I fucked up.
And not in the "you'll be OK in a few, mate" kind of way.
I fucked up massively and, for quite a while, I had no idea if things were going to be OK ever again.
There were times where I'd wake up in the middle of the night with a single thought screaming through my mind.
What the fuck have you done!?
I'd lie there, thinking of everything I once had, remembering the insanity that lead me here, and wondering if it was only going to get worse.
Of course it got worse.
As time went on, my desperation grew. I tried everything. All I wanted was to see some light at the end of the tunnel. But it never came.

Fuck it. I'm done. I give up.
This was probably the smartest thought that had crossed my mind in at least a year.

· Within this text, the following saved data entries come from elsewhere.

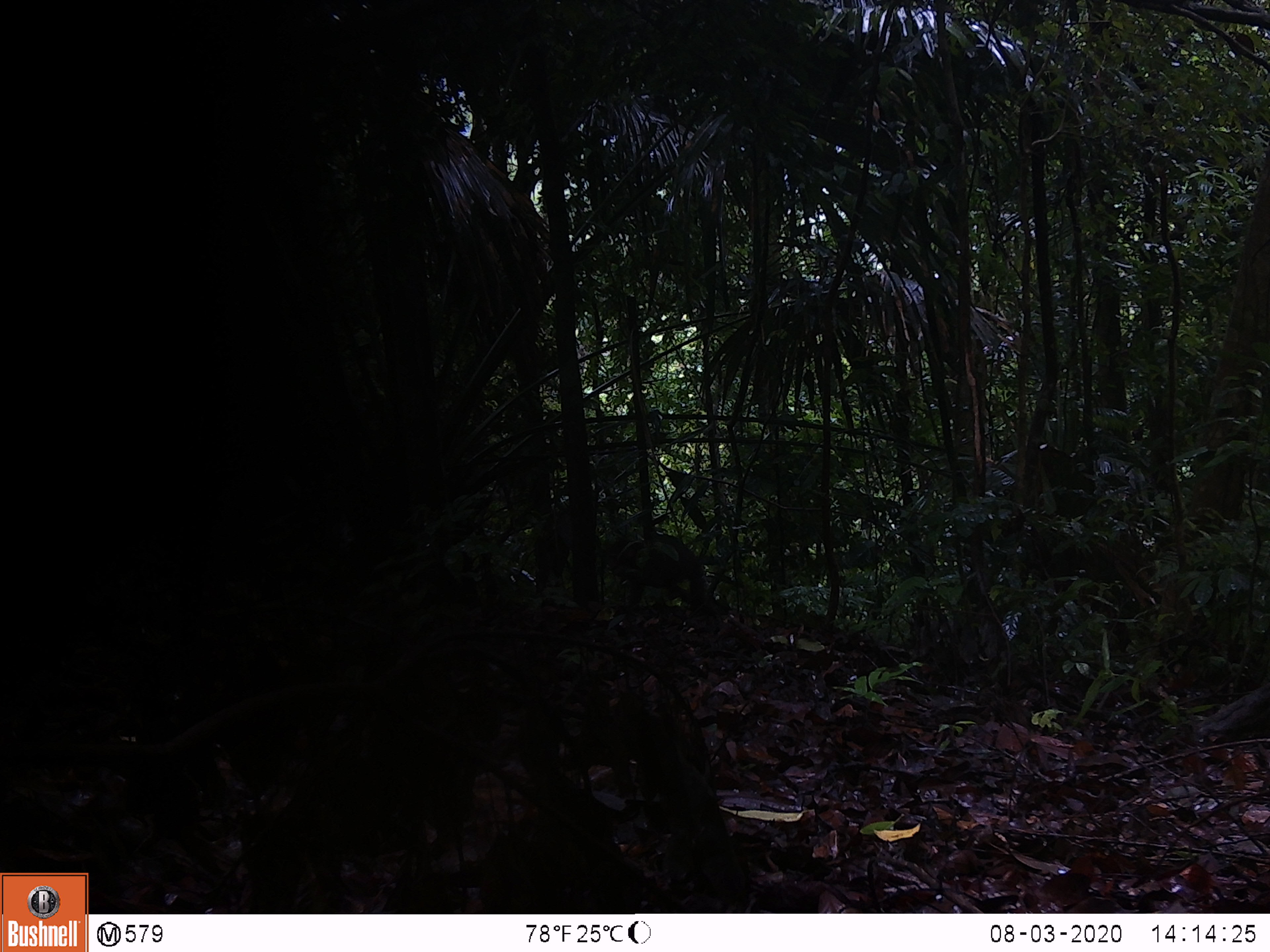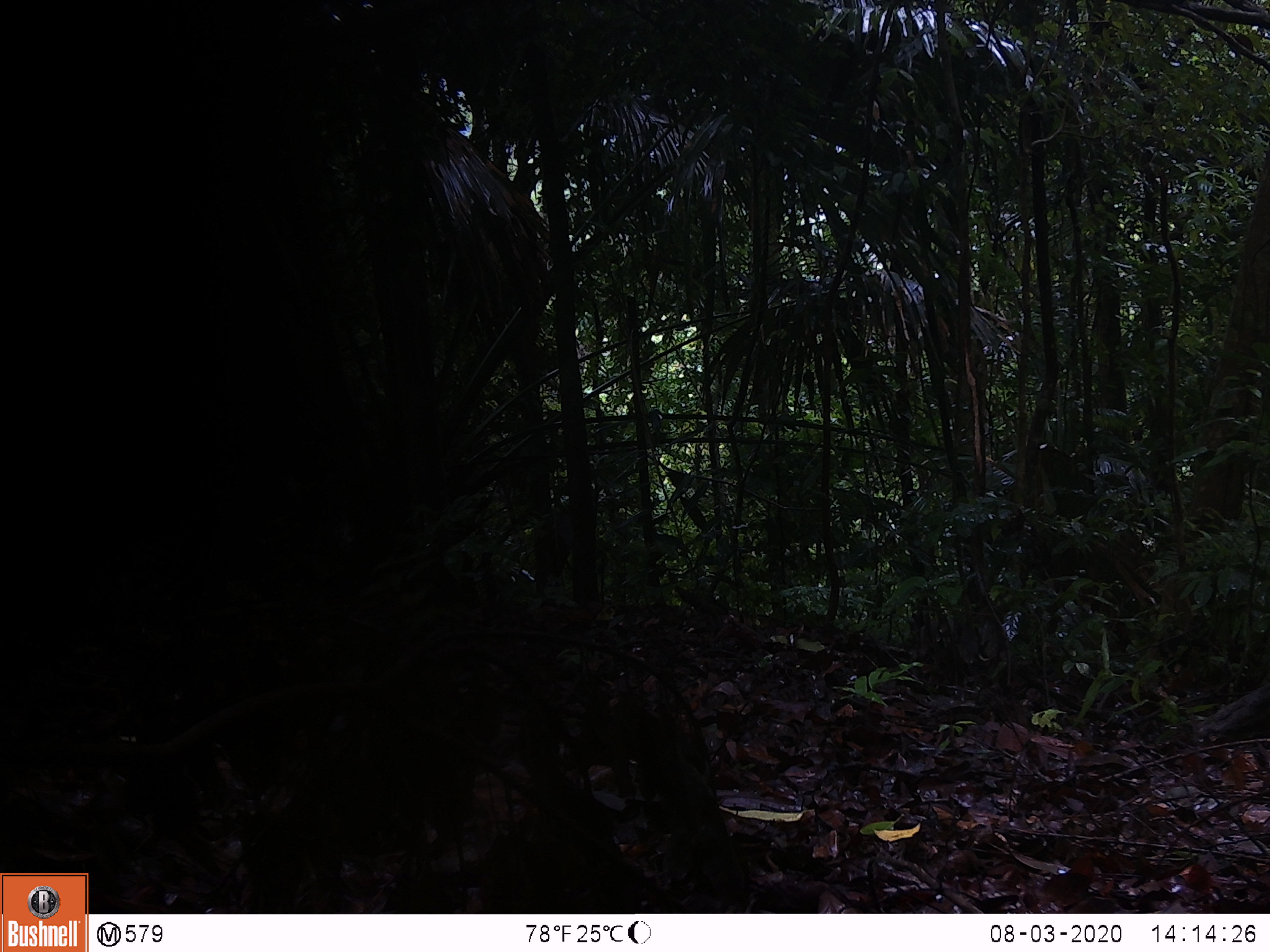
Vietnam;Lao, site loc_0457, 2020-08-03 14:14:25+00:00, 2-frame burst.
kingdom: Animalia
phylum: Chordata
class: Mammalia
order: Primates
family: Cercopithecidae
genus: Macaca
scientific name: Macaca arctoides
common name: stump-tailed macaque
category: stump tailed macaque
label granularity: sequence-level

And the admission of failure helped lead to where I am now.
And while I'm no where near where I need to be, I can see the light. Things aren't quite so dark now. But I'm not yet out of the darkness. There's still a lot of work to do.

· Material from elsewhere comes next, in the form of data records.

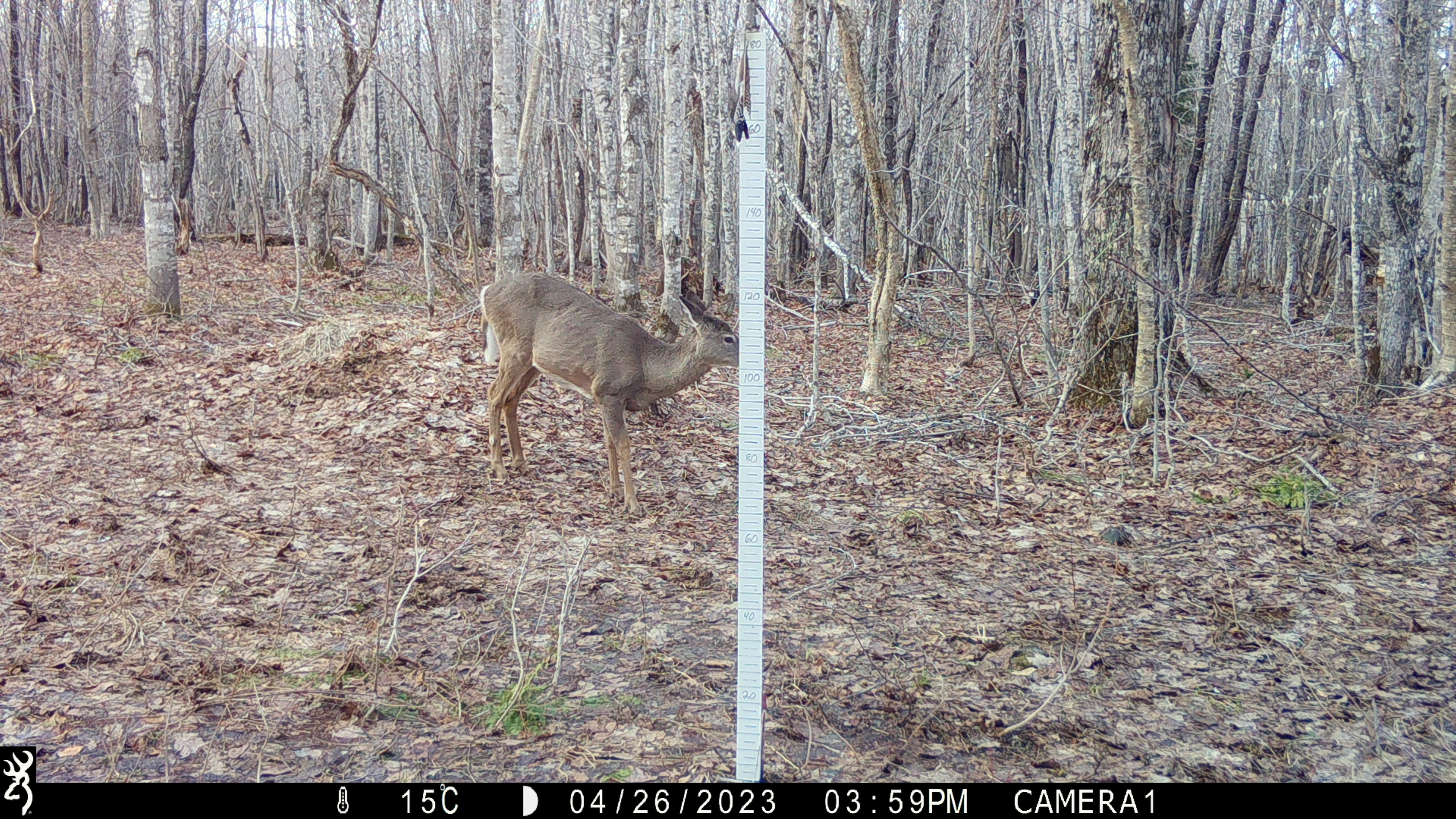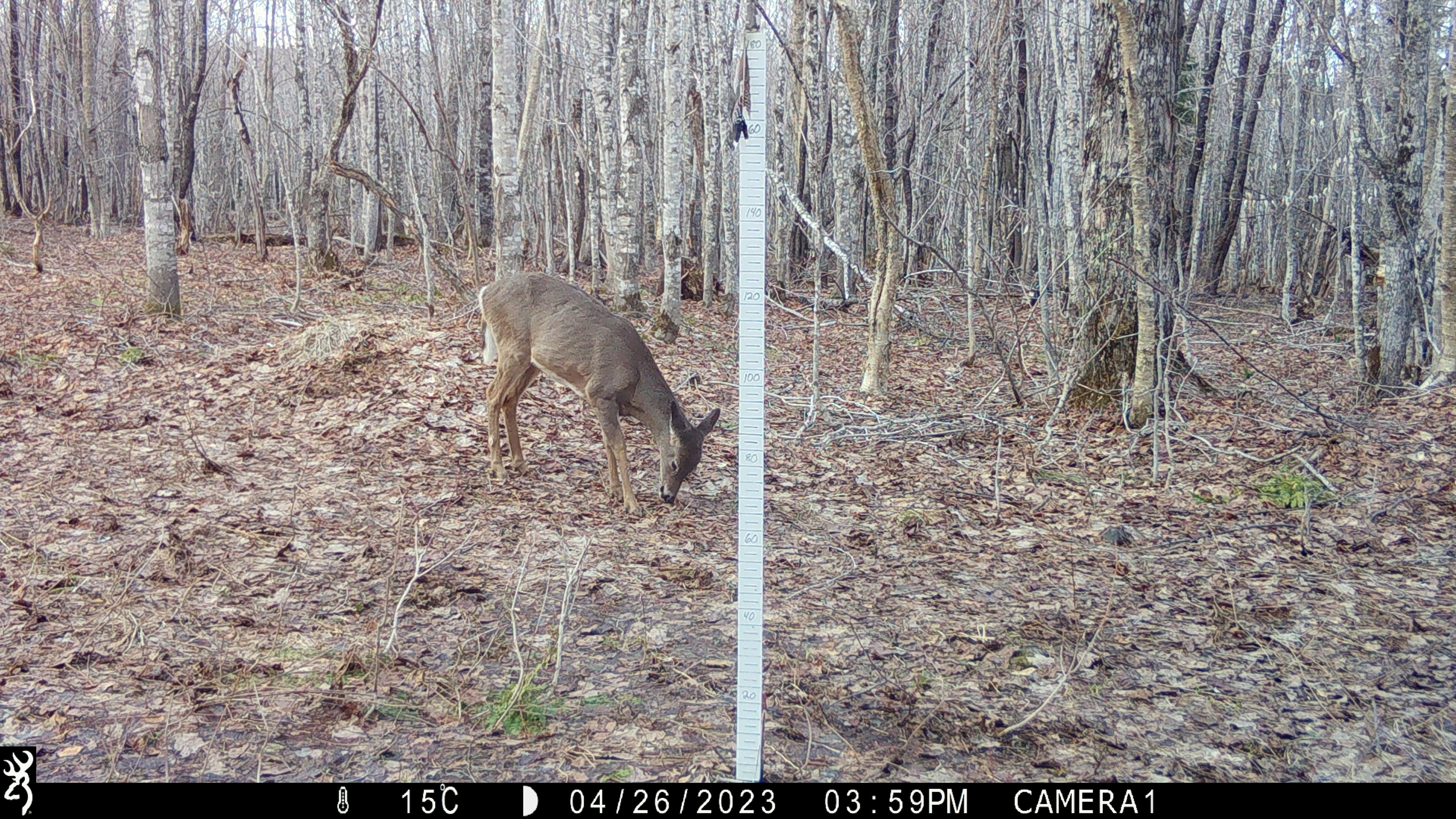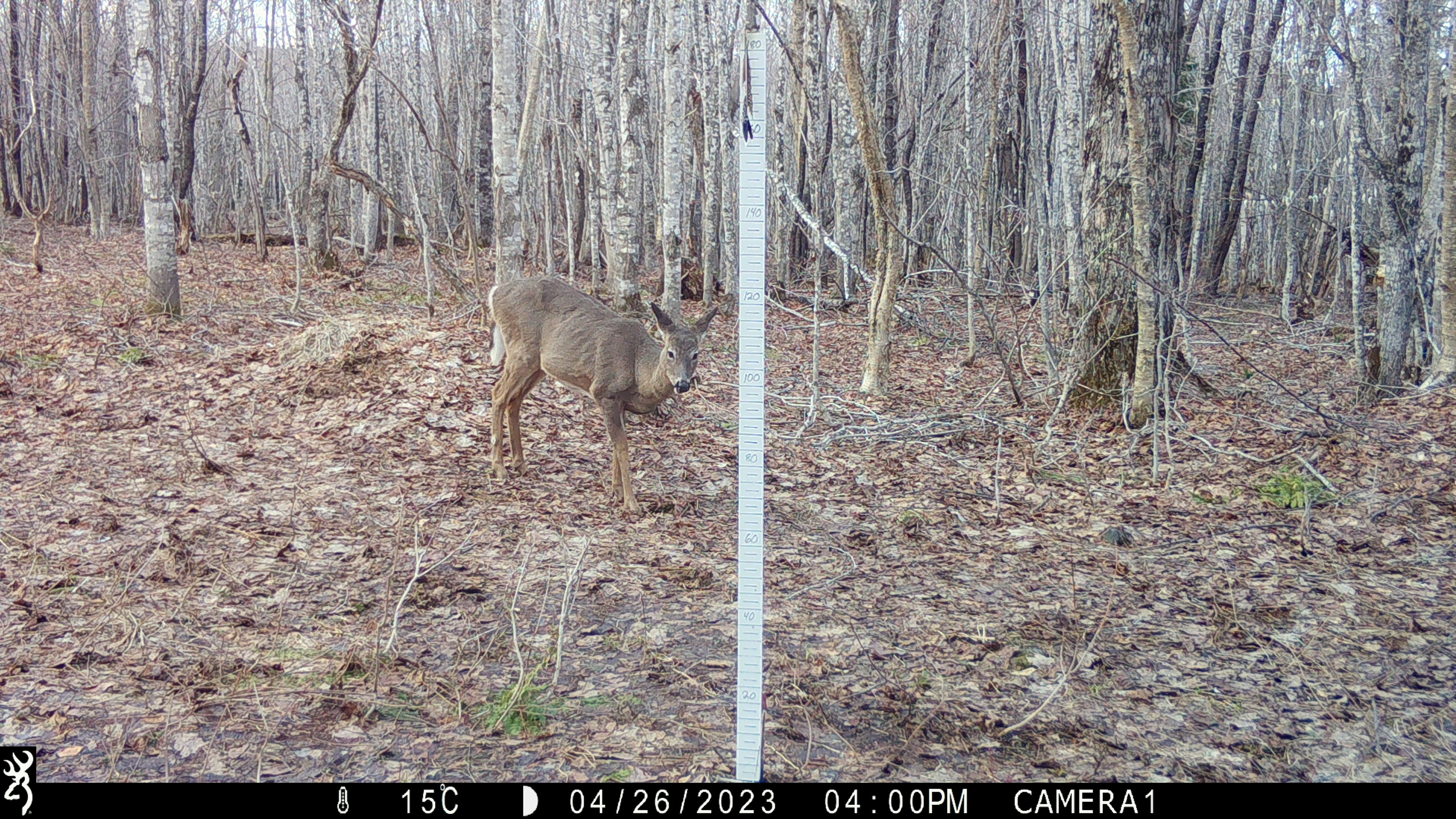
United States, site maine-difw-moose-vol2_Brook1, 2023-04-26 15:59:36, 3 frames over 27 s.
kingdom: Animalia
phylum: Chordata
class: Mammalia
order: Artiodactyla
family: Cervidae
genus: Odocoileus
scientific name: Odocoileus virginianus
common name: white-tailed deer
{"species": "white-tailed deer (Odocoileus virginianus)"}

And I'll document my journey here on this blog.
You're no doubt wondering what I did that took me to such a dark place. Well, it's a long story, so I'll break it up into a few posts so make it more digestible.

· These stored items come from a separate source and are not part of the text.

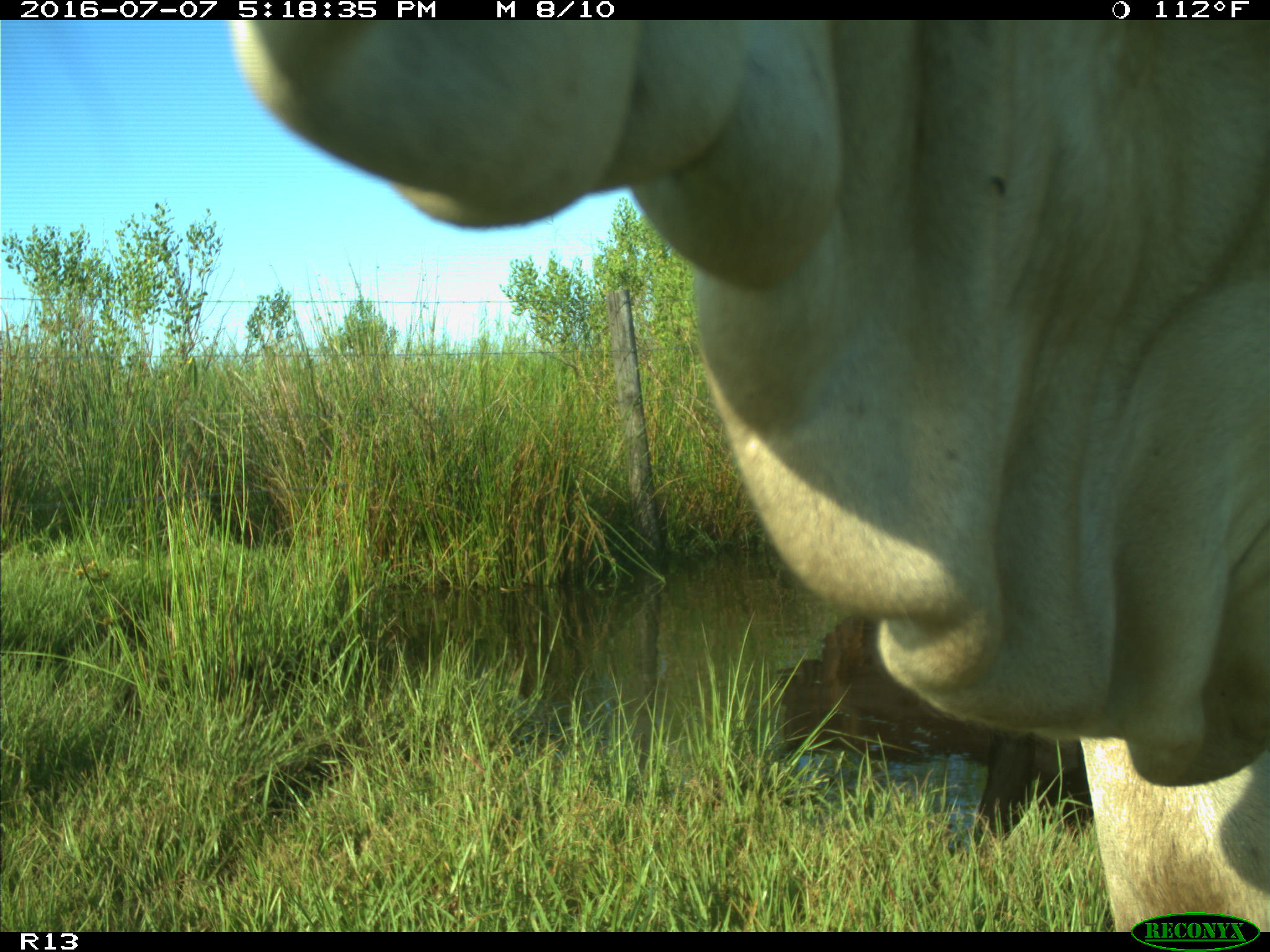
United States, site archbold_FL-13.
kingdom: Animalia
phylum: Chordata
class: Mammalia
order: Artiodactyla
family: Bovidae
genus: Bos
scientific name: Bos taurus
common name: domestic cow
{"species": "Bos taurus (domestic cow)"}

The short story is that I bought a business that ultimately failed. But the longer story is what caused me to buy the business which is a story in itself. And then there's how this business and its subsequent failure impacted on every single aspect of my life. Here's a short list:
- my wife very nearly left me
- my mental and physical health was destroyed
- my finances are in tatters
- and I'm left feeling like an utter failure
But this blog isn't all about how my life ended up in ruins. It is in fact a blog that is designed to be positive and helpful to those who are in need of help and constructive advice. Through this blog I will document the steps that I have and am taking in order to recover from the utter failure that my life was less than 12 months ago.
And the title of the blog is the goal that I have set myself.
I plan to be debt free in 2 years or less. And more than that, I plan to have repaired all of the aspects of my life that suffered as a result of my business failure. The key aspects being my health (both physical and mental) and, more importantly, my relationship with my wife, who is the most patient and loving soul that I have ever known.
You are more than welcome to join me on this journey.